*Source text*:
And I like both points of view when they were just like, each group was trying to put claims as to why they are not going to, or are going to learn causal relations. So I see both points of view, and I'm actually, that's the best part of the workshop. When you have both points of view. View in your mind and you keep thinking about which one is the correct one.
But I also really liked the the person who, at the end who said, maybe it's too early to decide now. Maybe it's just we need to wait a bit. That was one of the things that were said at the last five minutes, is that discussion, which I loved really, because the person was saying, okay, large language models have been around only for the last.
Let's say five years that, like this, like really huge size of, uh, language models. So maybe it's too early to say, do they have causal, can they learn causal relationships or not? So that's something I like, but apart from this person, everyone else was saying whether they think they can learn causal relationships or not and providing claims.
And I really love this kind of discussion. I also, of course, loved the, uh, talk by the godfather of causal inference, Judy Apern. It was really a pleasure. I mean, just listening to him talking was really a pleasure. Cut about everything. I mean, I read his book, of course, The Book of Why. He went a bit over it, but he also added more things because there is a theme for this workshop.
So the theme is whether or not large language models can have positive relationships. So he provided his own insights and thoughts about this question. And I really appreciated all of the questions that were asked of him and all of the speakers. I love the workshop, really.
Alex: What would be the main insight from the workshop for you?
Adbelrahman Zayed: The main insight is that the part when Judy Pearce said Judy Pearce said something I really loved. He said If the only thing you have access to is just observations, then you would not be able to come up with a causal relationship because you only see observations. But this theorem, or this statement, could be proven wrong in the case of LLMs because LLMs have access to A huge amount of data, and this data already has some interventions.

*Dataset records*:
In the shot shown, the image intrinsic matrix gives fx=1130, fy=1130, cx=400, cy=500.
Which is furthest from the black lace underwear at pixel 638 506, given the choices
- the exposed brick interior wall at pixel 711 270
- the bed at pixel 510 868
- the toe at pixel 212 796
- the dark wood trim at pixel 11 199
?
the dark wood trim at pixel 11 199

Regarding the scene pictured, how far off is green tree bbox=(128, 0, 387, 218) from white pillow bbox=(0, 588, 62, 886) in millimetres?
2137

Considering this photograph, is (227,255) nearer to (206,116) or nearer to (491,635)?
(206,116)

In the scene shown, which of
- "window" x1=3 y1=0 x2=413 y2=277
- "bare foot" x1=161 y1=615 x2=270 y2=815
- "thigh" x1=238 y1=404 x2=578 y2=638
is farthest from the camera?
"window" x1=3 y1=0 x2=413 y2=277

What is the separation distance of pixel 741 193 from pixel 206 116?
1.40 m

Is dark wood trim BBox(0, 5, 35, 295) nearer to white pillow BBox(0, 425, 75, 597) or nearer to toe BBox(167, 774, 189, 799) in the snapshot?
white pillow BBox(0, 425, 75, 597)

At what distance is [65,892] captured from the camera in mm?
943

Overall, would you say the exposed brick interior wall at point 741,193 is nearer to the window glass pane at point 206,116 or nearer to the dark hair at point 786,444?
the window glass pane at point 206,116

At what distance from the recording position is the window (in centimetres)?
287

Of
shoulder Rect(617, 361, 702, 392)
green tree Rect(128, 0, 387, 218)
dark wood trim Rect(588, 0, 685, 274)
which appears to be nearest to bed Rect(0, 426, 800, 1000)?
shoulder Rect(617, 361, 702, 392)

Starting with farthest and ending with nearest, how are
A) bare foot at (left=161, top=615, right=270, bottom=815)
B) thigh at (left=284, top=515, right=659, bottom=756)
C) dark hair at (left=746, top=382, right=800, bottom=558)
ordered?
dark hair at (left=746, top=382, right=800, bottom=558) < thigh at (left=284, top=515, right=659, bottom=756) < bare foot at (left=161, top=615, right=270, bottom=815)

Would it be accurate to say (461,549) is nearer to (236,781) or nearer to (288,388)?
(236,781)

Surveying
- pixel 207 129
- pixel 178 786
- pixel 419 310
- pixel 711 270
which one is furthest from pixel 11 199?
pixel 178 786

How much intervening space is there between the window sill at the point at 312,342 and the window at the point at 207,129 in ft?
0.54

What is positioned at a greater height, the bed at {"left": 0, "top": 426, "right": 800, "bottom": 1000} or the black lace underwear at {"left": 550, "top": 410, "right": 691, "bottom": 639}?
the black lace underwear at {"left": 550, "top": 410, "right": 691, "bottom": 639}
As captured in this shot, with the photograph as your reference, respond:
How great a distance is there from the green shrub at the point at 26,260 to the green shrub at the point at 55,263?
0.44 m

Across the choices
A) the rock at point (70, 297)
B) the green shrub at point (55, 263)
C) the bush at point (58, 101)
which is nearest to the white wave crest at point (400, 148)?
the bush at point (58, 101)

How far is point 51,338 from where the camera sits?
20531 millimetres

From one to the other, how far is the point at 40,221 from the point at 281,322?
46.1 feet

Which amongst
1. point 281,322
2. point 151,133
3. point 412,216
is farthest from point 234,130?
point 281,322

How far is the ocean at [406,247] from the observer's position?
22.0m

*Required action*: Copy out, word for word, the stretch of the workshop interview from "Let's say five" through "for this workshop.".

*Answer to this problem*:
Let's say five years that, like this, like really huge size of, uh, language models. So maybe it's too early to say, do they have causal, can they learn causal relationships or not? So that's something I like, but apart from this person, everyone else was saying whether they think they can learn causal relationships or not and providing claims.
And I really love this kind of discussion. I also, of course, loved the, uh, talk by the godfather of causal inference, Judy Apern. It was really a pleasure. I mean, just listening to him talking was really a pleasure. Cut about everything. I mean, I read his book, of course, The Book of Why. He went a bit over it, but he also added more things because there is a theme for this workshop.